FP21AXPY provides an example to use FP21, a custom data type, in OpenACC.
FP21 data type is our proposed floating-point number format, which is composed of 1-bit sign part, 8-bit exponent part, and 12-bit fraction part. FP21 has the advantage of the same dynamic range as FP32 and a better accuracy than FP16.
3 × FP21 numbers are stored into 1 × 64-bit element, so it is suitable for 3-D simulations.
For memory bandwidth bound computations, 1.5-fold speedup can be expected by using FP21 data types compared to the standard FP32 data types.
- NVIDIA GPU
- PGI compiler (The default makefile has been written for PGI and tested with PGI 18.10.)
$ make
You can run the program by simply ./axpy.exe.

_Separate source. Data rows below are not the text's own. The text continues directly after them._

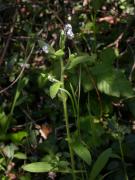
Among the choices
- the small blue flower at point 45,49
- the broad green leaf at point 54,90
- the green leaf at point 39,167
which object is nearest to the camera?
the broad green leaf at point 54,90

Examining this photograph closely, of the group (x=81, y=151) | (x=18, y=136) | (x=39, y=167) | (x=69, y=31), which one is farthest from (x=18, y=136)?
(x=69, y=31)

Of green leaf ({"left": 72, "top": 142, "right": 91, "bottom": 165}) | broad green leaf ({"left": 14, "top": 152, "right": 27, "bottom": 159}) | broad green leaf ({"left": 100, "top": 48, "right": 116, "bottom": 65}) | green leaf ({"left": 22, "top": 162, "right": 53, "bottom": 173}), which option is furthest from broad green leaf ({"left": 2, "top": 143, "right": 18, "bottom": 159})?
broad green leaf ({"left": 100, "top": 48, "right": 116, "bottom": 65})

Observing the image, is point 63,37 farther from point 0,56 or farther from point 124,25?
point 124,25

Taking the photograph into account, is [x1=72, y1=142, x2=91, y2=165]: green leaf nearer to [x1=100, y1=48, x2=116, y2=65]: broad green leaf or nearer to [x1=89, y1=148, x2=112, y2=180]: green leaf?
[x1=89, y1=148, x2=112, y2=180]: green leaf

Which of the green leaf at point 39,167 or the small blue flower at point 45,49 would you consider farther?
the green leaf at point 39,167

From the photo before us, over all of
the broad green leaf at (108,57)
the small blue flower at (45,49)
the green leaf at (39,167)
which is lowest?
the green leaf at (39,167)

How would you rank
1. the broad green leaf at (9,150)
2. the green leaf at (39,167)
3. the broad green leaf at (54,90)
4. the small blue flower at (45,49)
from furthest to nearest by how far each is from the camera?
1. the broad green leaf at (9,150)
2. the green leaf at (39,167)
3. the small blue flower at (45,49)
4. the broad green leaf at (54,90)

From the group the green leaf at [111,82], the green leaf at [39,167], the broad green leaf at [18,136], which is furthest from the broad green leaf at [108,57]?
the green leaf at [39,167]

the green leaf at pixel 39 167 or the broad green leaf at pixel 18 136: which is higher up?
the green leaf at pixel 39 167

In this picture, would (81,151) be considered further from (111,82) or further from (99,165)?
(111,82)

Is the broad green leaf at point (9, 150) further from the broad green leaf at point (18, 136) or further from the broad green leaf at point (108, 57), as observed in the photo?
the broad green leaf at point (108, 57)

If all goes well, you can get standard output as below:
N = 20000000
OpenACC FP32 AXPY
results: [ OK ]
time(ms)= 0.889600
BW(GB/s)= 809.352518
OpenACC FP21 AXPY
results: [ OK ]
time(ms)= 0.586000
BW(GB/s)= 819.112628
Takuma Yamaguchi, Kohei Fujita, Tsuyoshi Ichimura, Akira Naruse, Muneo Hori, and Maddegedara Lalith, “GPU Implementation of a Sophisticated Implicit Low-Order Finite Element Solver with FP21-32-64 Computation Using OpenACC,” In Proceedings of Sixth Workshop on Accelerator Programming Using Directives (WACCPD), IEEE, 2019. (accepted)
FP21AXPY, version 1.0.0 (c) 2019 Takuma Yamaguchi
FP21AXPY is freely distributable under the terms of an MIT-style license.